• _ПРИВЕДЁННЫЙ ТЕКСТ_
········

А в 1962 году британский модельер Мэри Куант (род. в 1934 г.) изобрела среди прочего и мини-юбку. Прошла мода на женственность, на пышные формы. В моде — облегающие дамские брюки, нейлон и прочие виды искусственного шелка, длинные тощие ноги. Облегающая юбка еле прикрывает попу, под такой юбкой пояс не скроешь. Под облегающими брюками пояс будет слишком заметен. Колготки стали очень популярны, к 1970-м почти вытеснили пояса. В СССР колготки долго называли «Чулковыми рейтузами».

Тогда же начали исчезать нижние рубашки, которые полагалось носить под платьем. Послевоенная традиция существенно отличалась от более ранней: рубашки носились, как нижнее платье, поверх трусов и лифчика. Довоенная традиция 1920-х — 1930-х годов предписывала заправлять короткую рубашку в трусы, хотя делали это не все.

Как в этом месте: «обезумевшую даму в одной короткой сорочке, из которой, сияя под фонарями, соблазнительно выпирали ее полные плечи. Сорочка была заправлена в обычные шелковые дамские штаны, на голове у дамы была модная шляпенка, лицо у дамы было искаженное, а платья на даме не было.

Кругом рвалась к даме толпа кепок и дико гоготала, милиционерские шлемы мелькали тут и там, а какой-то гражданин, сдирая с себя летнее пальто, никак не мог от волнения выпростать руку из рукава.

Дама отчаянно крикнула:

— Да скорее же, дурак! — И гражданину наконец удалось сорвать с себя пальто и укутать присевшую от стыда и отчаяния даму».

В редакции 1934—1936 годов то же самое описывается еще более красочно: «прямо под собой, в ярком освещении площадных прожекторов, он увидел даму-блондинку в сорочке, заправленной в шелковые дамские штаны фиолетового цвета, на голове у дамы была шляпенка, сдвинутая на одно ухо, в руках зонтик.

Вокруг дамы стояла толпа, издавая тот самый гогот, который доводил директора до нервного расстройства.

Какой-то гражданин, выпучив глаза, сдирал с себя летнее пальто и от волнения никак не мог выпростать руку из рукава, и слова раздетой дамы отчетливо долетели сквозь стекла до исступленного директора:

— Скорей же, дурак!

Едва растерянный, выпучивший глаза гражданин сорвал с себя пальто, как улюлюканье и крики послышались с левой стороны у бокового подъезда, и Римский увидел, как другая дама, одетая совершенно так же, как и первая, с той разницей только, что штаны на ней были не фиолетовые, а розовые, сиганула с тротуара прямо в подъезд, причем за ней устремился милиционер, а за милиционером какие-то жизнерадостные молодые люди в кепках. Они хохотали и улюлюкали».

········

Собранные данные
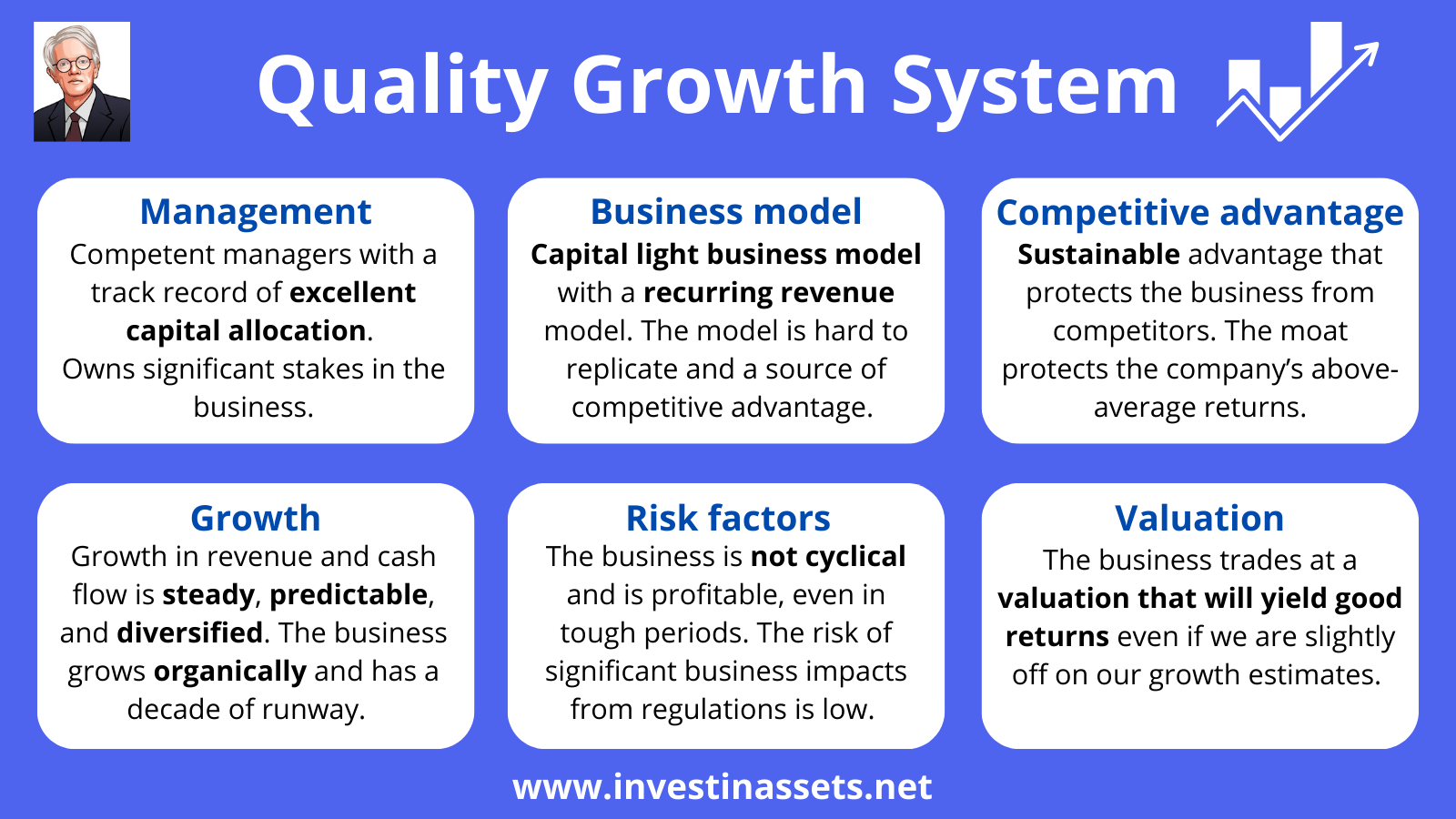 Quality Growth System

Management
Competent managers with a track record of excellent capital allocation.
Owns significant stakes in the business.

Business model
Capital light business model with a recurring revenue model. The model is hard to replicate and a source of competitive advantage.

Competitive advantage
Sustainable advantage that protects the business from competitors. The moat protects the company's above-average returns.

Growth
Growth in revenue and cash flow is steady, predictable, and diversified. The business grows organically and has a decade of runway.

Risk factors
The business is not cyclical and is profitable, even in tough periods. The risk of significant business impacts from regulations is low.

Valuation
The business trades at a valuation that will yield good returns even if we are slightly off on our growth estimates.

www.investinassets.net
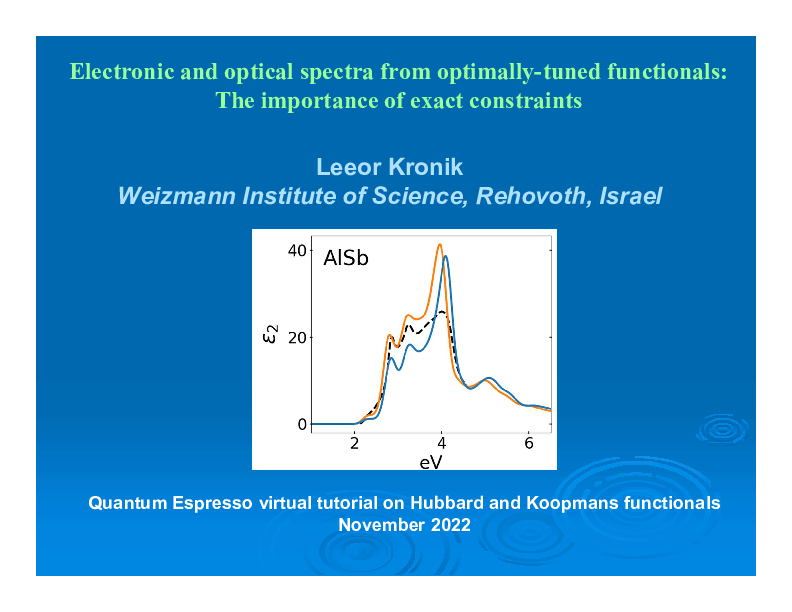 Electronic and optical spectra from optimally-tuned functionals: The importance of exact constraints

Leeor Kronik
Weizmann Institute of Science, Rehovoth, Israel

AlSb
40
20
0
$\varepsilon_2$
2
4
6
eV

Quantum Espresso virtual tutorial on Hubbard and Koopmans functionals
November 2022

········

• _ЗАДАНИЯ ДЛЯ ВЫПОЛНЕНИЯ_
a: Кто, согласно тексту о женском белье, изобрёл мини-юбку в 1962 году?
b: Продублируйте фрагмент текста о женском белье между словами «Какой-то гражданин, выпучив» и «Скорей же, дурак!» включительно.
c: Допишите следующую часть текста о женском белье, начиная сразу после его последнего предложения.
Записи никак не связаны с текстом о женском белье.

• _ПИСЬМЕННЫЕ ОТВЕТЫ_
a: Британский модельер Мэри Куант.

b:
Какой-то гражданин, выпучив глаза, сдирал с себя летнее пальто и от волнения никак не мог выпростать руку из рукава, и слова раздетой дамы отчетливо долетели сквозь стекла до исступленного директора:

— Скорей же, дурак!

c:
Трудно сказать, были эти «штаны» из натурального или из искусственного шелка. Вообще-то вискозный шелк, изобретенный в 1890-е годы в США, с 1908 года выпускался в Мытищах. На Западе белье и даже простыни из вискозного шелка были широко распространены в 1920-е годы.

Но существовало ли в советское время производство дамского белья из этого шелка или искусственный шелк шел только на парашюты, я не могу сказать.

Нейлон же появился тоже в США, с 1938 года. В СССР его явно не было.

В общем, скорее всего, дамы в шелковых трусах используют нечто ввезенное из-за рубежа или оставшееся от бабушек.

Чаще изящество интимного туалета достигалось путем использования кружев. Как в «Собачьем сердце», где дама, «расстегивая какие-то кнопки на поясе», выбрасывает из-под шуршащих юбок «кружевной клок».

Вот что можно точно сказать — «женские штаны» были длинными, почти до колена. Кальсоны вошли в дамский туалет с 1860-х годов. Нижние юбки исчезали, а верхние укорачивались.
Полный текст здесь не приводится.